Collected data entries
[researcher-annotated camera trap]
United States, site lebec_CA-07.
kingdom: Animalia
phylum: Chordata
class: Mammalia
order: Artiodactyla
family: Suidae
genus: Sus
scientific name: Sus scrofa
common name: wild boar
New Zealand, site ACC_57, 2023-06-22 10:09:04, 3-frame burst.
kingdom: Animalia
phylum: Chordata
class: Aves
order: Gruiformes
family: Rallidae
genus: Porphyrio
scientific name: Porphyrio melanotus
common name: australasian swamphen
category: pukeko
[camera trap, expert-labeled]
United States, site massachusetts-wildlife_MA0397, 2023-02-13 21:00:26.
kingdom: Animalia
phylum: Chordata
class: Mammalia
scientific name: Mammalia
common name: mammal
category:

__ACTIVITY__
The response has to match the data exactly, line for line.

__SOLVED PROBLEM__
[researcher-annotated camera trap]
United States, site lebec_CA-07.
kingdom: Animalia
phylum: Chordata
class: Mammalia
order: Artiodactyla
family: Suidae
genus: Sus
scientific name: Sus scrofa
common name: wild boar
New Zealand, site ACC_57, 2023-06-22 10:09:04, 3-frame burst.
kingdom: Animalia
phylum: Chordata
class: Aves
order: Gruiformes
family: Rallidae
genus: Porphyrio
scientific name: Porphyrio melanotus
common name: australasian swamphen
category: pukeko
[camera trap, expert-labeled]
United States, site massachusetts-wildlife_MA0397, 2023-02-13 21:00:26.
kingdom: Animalia
phylum: Chordata
class: Mammalia
scientific name: Mammalia
common name: mammal
category:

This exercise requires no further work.